Broad-based financial bubbles are created by an expanding rate of monetary inflation whether expected or not. The more aggressive this expansion and the longer it lasts, the bigger the bubble, especially when official CPI inflation measures remain "subdued" and "well-anchored". Add a near decade-long ZIRP on top and you've got the recipe for a stock market bubble of epic proportions - like we currently have in the U.S. and in many other stock markets around the fiat-money world. The few minor corrections this year do little to change that.

About four years ago, stock prices started dislocating from a broad range of economic aggregates spanning GDP, manufacturing, retail sales, corporate earnings and dividends, personal income, and personal spending- and saving. And that is just mentioning a few of many - you name it and stocks have dislocated.  Already back then, stock market valuations started resembling those of the late 1990s and the build up to the previous U.S. banking crisis back in 2007. 

Today, the U.S. stock market bubble far surpasses these two, both in terms of length and height. Not in terms of earnings, but in terms of every other fundamental. This cannot be rationalized away by merely pointing to historically low interest rates. After all, they are in epic bubble territory as well as the low interest rates we have today are possible only thanks to central bank interventions and the resurgence of bank credit a few years back which, if continued, would mean the death of the current monetary system - of which there are great forces in play to protect the very existence of.

Naturally, the low level of interest rates (no matter how they come about) do justify elevated valuation multiples. But nothing like those observed today this late in the money cycle and certainly not while interest rates are now actually rising.

Sure, a slim margin of interest rate increases were indeed baked into equity valuations when judged by the spread between the earnings yields and treasury bond yield. But these modest expectations as to where the future level of interest rates might be heading are now perhaps dawning on speculators as somewhat optimistic. The extravagant valuations of U.S. stocks today alone bear promises of poor future returns, even after the dip after January (in case you're thinking about "buying any dip"). A 50% decline should surprise no sane person.

But the corrections this year is a healthy one. At least so I've been told on numerous occasions. But healthy for whom and why? Pundits are either dumb or incompetent, and I'm still not sure which one is preferable. My vote however goes to the former. A drop in stock market prices is only healthy for those waiting to buy. Period. It's not like the economy is reset somehow and gain strength to grow further after a dip. Nothing fundamental happens when stock prices fall. The only thing affected is confidence, the very "foundation" of the faulty economic doctrines promoted by new-Keynesians, politicians, and other demagogues and cranks alike. Falling stock market prices have nothing to do with the real economy as all they ever accomplish is to change the hands of whom ever has the claim on real wealth. It's a matter of distribution, not loss of wealth to society. This is a fundamental concept few pundits are capable of even thinking about it seems. 

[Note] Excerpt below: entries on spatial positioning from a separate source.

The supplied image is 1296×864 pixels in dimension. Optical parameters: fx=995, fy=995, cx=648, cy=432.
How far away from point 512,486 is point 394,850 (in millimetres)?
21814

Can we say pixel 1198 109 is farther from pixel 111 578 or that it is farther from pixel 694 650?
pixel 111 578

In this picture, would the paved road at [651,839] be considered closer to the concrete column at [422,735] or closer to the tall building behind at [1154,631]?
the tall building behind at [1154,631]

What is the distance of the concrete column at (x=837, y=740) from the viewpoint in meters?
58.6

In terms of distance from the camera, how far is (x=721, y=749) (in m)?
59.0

For decades, but on a substantially larger scale today than perhaps ever, we all in the western hemisphere live in societies where an ever-expanding class of parasites feed off an ever-shrinking class of wealth creators. Should you doubt this sweeping claim, I dare you to tell me why debt keeps expanding relative to income and saving despite ingenious entrepreneurs hard at work reducing our daily costs of living and chores. If you can answer that question convincingly and conclusively, I see few reasons why you should not be awarded an accurate version of the Nobel memorial prize in economics. Attempts linking debt to nominal wealth will not be accepted, for reasons too obvious to mention. Government employees, lawyers and consultants making a living thanks to bureaucrats' imagined and self-created problems, organisations living on grants and subsidies; these are the sectors where "growth" are found, in addition to those hopeless projects aimed too far in the future to benefit any present-day living person. The economic waste that is the war machine, destroying livelihoods, dreams, and life around the world, especially the middle east - nothing to do with oil and countries wanting to be independent of western powers and doctrines, right? Not to mention the armies of accountants wasting precious resources upholding meaningless accounting standards not benefiting the companies footing the bills, but the government narcissists demanding it. The list is incredibly long, so long no one central planner or group possesses all the information necessary to keep an accurate account. 

So what's the path from here? I see two extremes; rampant money printing or a firm return to sound money. The truth will be neither. Progressives always choose the middle-road. And they are the ones whom after all run financial regulations and politics, with the absent consent from voters whom increasingly know more and more about less and less. 

Poverty will increase. Options will shrink. Decisions made on behalf of you and me will increase on account of people who are further and further distanced from where real decisions ought to be made. The socialist path, the chosen one after WWII, will prevail for many years to come and with ever-greater force and conviction. Until we all run out of purchasing power to buy the bear necessities. That's when mini-revolutions find their breeding ground and new socialists solutions are once again re-invented to save everybody at the expense of everyone else.